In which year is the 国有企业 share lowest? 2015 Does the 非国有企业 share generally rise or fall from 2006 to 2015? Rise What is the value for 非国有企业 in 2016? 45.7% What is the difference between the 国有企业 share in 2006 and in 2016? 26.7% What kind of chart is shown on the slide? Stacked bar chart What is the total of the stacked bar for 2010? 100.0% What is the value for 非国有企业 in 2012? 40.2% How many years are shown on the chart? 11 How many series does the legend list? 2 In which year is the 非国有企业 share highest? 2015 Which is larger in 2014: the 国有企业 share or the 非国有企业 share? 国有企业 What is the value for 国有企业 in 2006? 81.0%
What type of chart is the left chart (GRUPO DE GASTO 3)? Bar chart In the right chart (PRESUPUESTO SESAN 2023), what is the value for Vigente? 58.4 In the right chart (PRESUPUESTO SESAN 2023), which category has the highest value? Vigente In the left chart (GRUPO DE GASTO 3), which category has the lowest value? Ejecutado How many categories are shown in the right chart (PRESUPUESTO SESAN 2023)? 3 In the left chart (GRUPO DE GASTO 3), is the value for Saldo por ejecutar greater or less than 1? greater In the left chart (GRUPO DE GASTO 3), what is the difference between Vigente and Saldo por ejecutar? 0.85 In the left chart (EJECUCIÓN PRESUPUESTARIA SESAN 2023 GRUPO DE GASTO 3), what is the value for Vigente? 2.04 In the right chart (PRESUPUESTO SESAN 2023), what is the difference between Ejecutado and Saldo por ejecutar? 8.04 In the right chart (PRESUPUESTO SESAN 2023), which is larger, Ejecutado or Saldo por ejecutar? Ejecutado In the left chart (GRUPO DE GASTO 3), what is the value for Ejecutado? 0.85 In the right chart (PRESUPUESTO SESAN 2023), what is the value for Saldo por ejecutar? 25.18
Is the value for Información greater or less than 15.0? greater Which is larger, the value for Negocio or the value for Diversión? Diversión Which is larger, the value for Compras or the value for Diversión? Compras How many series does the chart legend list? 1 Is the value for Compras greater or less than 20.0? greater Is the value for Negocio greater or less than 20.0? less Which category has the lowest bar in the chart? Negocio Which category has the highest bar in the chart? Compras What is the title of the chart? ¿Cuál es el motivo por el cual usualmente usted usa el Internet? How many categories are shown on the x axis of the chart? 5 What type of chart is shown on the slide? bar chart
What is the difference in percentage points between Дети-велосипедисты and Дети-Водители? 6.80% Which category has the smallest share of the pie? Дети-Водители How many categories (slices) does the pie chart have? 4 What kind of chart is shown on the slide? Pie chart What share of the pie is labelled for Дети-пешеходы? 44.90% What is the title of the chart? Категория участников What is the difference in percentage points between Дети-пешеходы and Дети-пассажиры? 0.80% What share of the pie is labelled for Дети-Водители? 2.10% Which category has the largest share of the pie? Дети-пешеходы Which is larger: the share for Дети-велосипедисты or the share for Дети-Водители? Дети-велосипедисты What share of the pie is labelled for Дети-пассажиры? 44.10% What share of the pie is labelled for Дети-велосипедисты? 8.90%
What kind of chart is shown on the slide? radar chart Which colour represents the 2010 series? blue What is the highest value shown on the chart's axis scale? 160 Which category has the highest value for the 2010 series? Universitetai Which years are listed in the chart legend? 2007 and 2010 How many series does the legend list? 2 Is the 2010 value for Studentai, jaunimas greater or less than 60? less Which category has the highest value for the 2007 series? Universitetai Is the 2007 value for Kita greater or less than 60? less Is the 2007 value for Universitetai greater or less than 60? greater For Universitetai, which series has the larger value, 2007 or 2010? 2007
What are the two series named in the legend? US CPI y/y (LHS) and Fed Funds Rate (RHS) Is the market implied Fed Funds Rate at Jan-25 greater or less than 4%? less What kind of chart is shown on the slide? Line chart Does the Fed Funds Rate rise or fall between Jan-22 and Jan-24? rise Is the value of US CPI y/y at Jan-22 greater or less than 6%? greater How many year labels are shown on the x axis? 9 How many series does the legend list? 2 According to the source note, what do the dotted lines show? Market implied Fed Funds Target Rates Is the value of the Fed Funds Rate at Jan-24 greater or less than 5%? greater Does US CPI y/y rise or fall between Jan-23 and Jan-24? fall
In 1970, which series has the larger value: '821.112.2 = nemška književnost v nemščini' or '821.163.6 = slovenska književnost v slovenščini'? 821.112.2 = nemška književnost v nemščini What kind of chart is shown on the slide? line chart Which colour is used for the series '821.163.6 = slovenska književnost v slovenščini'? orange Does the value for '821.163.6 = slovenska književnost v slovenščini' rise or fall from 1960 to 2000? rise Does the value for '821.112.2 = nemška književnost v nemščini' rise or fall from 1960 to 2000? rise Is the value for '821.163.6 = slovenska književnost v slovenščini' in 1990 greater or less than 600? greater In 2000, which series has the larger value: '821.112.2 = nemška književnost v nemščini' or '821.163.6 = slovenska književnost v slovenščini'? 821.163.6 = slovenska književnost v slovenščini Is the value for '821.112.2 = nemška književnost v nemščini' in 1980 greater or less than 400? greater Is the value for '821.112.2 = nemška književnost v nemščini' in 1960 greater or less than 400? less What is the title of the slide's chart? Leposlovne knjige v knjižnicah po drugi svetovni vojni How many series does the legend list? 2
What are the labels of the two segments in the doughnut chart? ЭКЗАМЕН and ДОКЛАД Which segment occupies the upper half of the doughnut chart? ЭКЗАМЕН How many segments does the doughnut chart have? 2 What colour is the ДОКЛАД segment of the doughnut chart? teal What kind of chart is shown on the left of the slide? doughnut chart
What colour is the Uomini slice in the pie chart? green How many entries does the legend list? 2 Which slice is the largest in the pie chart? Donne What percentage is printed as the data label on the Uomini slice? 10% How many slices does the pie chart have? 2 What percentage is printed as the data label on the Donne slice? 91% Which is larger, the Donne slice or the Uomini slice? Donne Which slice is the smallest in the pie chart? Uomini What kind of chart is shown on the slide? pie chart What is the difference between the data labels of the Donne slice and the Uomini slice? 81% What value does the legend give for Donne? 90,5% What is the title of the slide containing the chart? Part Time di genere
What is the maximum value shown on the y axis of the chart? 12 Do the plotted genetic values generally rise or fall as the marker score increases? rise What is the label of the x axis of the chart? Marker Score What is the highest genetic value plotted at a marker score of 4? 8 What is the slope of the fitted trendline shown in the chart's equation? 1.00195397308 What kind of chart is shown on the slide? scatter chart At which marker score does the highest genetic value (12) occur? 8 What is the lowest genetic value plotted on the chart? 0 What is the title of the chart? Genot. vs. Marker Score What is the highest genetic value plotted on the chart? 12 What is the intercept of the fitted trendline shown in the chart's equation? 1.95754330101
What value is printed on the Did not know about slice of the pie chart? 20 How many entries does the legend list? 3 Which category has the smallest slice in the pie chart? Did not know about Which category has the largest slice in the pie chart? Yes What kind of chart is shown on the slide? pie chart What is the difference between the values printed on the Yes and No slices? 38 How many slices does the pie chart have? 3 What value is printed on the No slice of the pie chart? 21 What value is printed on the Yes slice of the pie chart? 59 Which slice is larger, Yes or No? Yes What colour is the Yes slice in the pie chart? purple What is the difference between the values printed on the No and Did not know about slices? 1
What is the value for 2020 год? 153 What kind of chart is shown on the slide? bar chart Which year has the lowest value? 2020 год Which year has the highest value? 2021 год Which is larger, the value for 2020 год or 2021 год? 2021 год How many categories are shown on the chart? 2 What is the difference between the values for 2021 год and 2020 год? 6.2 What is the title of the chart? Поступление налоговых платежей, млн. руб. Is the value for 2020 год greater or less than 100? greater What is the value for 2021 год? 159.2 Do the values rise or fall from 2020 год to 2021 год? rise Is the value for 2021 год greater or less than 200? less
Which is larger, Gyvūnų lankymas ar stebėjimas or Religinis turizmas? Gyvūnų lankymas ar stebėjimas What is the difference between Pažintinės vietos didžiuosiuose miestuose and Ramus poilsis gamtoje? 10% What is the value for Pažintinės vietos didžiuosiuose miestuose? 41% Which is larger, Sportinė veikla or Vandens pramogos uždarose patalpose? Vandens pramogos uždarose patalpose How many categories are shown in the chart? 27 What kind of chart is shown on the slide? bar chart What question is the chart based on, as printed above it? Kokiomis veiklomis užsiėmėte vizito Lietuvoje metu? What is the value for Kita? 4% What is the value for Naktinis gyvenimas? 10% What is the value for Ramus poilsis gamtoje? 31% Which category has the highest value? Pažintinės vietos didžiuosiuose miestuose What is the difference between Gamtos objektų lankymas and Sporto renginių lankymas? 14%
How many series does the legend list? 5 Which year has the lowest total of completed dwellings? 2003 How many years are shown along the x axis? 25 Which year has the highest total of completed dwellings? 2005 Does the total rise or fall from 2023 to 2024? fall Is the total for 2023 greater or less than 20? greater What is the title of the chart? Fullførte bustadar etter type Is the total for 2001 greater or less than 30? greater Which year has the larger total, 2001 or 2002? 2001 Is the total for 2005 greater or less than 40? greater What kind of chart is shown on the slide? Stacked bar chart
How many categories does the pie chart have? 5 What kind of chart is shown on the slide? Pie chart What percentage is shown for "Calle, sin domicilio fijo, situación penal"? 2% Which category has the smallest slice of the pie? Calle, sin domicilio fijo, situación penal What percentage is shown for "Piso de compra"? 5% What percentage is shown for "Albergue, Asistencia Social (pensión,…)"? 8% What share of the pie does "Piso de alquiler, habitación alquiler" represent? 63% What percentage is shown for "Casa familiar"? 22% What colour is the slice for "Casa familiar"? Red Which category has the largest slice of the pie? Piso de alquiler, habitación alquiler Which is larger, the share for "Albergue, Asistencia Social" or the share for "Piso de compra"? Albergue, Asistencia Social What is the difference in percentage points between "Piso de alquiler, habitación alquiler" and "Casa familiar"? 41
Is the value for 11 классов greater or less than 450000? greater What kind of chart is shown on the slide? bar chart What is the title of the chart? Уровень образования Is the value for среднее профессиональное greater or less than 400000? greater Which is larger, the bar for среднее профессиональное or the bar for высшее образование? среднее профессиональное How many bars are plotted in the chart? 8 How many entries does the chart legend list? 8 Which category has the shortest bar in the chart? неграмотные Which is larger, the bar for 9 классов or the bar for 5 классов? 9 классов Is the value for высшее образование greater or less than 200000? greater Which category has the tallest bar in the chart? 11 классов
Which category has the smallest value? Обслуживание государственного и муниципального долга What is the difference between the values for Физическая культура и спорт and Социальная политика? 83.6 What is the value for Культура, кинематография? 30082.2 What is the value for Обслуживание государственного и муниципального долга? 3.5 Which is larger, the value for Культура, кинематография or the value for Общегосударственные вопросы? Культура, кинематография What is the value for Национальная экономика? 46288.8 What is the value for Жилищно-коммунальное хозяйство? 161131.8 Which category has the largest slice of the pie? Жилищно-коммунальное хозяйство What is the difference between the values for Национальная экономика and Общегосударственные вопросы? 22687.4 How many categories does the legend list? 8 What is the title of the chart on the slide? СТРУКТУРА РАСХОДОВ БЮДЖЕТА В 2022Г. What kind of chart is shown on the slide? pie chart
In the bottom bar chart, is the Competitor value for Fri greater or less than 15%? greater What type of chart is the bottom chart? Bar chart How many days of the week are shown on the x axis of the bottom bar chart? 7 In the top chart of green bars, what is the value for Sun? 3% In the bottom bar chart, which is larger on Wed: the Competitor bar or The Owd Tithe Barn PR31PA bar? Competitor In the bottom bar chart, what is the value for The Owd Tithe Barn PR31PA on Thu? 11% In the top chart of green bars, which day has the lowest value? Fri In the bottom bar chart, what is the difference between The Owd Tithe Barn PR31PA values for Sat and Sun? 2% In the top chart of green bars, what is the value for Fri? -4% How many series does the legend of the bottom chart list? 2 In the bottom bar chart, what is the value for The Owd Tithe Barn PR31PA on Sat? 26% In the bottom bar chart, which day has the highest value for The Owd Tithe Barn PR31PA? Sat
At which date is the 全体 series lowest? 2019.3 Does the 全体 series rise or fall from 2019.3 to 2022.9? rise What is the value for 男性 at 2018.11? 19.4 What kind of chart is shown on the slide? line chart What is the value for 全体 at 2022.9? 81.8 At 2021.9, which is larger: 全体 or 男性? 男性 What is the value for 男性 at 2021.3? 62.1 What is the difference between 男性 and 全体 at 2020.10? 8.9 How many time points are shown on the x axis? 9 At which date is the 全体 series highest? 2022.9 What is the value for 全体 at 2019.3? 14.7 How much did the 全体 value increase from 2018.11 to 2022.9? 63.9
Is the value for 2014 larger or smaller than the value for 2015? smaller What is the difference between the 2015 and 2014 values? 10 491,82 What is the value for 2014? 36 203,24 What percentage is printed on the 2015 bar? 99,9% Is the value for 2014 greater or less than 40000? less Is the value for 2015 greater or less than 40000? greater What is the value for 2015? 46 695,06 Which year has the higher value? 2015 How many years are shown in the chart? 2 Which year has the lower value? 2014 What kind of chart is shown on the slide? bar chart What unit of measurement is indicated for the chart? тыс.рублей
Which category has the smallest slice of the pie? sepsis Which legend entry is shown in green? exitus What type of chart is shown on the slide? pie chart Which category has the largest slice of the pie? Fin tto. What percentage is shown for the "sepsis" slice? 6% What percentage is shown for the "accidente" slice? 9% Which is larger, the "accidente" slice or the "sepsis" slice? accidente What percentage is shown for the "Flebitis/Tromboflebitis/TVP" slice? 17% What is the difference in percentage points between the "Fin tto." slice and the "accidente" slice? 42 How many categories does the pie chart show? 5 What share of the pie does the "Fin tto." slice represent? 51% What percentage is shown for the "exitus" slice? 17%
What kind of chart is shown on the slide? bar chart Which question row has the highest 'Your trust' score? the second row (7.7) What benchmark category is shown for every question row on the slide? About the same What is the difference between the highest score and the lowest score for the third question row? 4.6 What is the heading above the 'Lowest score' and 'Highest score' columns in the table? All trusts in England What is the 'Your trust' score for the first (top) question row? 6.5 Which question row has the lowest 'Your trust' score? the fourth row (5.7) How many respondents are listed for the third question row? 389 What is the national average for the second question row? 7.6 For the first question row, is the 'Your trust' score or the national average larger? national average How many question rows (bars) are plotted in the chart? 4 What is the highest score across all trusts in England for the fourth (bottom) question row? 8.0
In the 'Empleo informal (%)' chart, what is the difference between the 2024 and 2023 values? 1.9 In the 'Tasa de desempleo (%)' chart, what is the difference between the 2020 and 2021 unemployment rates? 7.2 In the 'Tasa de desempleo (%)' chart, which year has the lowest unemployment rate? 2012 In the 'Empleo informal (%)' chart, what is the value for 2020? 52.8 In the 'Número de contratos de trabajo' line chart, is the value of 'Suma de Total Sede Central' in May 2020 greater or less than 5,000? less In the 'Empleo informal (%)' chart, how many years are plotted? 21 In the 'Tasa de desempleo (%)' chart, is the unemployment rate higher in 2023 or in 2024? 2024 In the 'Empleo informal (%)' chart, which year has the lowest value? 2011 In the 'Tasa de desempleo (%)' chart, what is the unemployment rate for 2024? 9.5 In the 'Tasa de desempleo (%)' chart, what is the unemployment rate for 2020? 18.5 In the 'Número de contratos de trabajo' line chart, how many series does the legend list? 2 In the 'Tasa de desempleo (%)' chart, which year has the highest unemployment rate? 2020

++++++++++++++++++++

Put the lines from the start of the entries through the line containing "What type of chart is the left" into a Markdown table with the columns Row and Line, skipping any blank lines.

Answer for this exercise:
| Row | Line |
|---|---|
| 1 | In which year is the 国有企业 share lowest? 2015 Does the 非国有企业 share generally rise or fall from 2006 to 2015? Rise What is the value for 非国有企业 in 2016? 45.7% What is the difference between the 国有企业 share in 2006 and in 2016? 26.7% What kind of chart is shown on the slide? Stacked bar chart What is the total of the stacked bar for 2010? 100.0% What is the value for 非国有企业 in 2012? 40.2% How many years are shown on the chart? 11 How many series does the legend list? 2 In which year is the 非国有企业 share highest? 2015 Which is larger in 2014: the 国有企业 share or the 非国有企业 share? 国有企业 What is the value for 国有企业 in 2006? 81.0% |
| 2 | What type of chart is the left chart (GRUPO DE GASTO 3)? Bar chart In the right chart (PRESUPUESTO SESAN 2023), what is the value for Vigente? 58.4 In the right chart (PRESUPUESTO SESAN 2023), which category has the highest value? Vigente In the left chart (GRUPO DE GASTO 3), which category has the lowest value? Ejecutado How many categories are shown in the right chart (PRESUPUESTO SESAN 2023)? 3 In the left chart (GRUPO DE GASTO 3), is the value for Saldo por ejecutar greater or less than 1? greater In the left chart (GRUPO DE GASTO 3), what is the difference between Vigente and Saldo por ejecutar? 0.85 In the left chart (EJECUCIÓN PRESUPUESTARIA SESAN 2023 GRUPO DE GASTO 3), what is the value for Vigente? 2.04 In the right chart (PRESUPUESTO SESAN 2023), what is the difference between Ejecutado and Saldo por ejecutar? 8.04 In the right chart (PRESUPUESTO SESAN 2023), which is larger, Ejecutado or Saldo por ejecutar? Ejecutado In the left chart (GRUPO DE GASTO 3), what is the value for Ejecutado? 0.85 In the right chart (PRESUPUESTO SESAN 2023), what is the value for Saldo por ejecutar? 25.18 |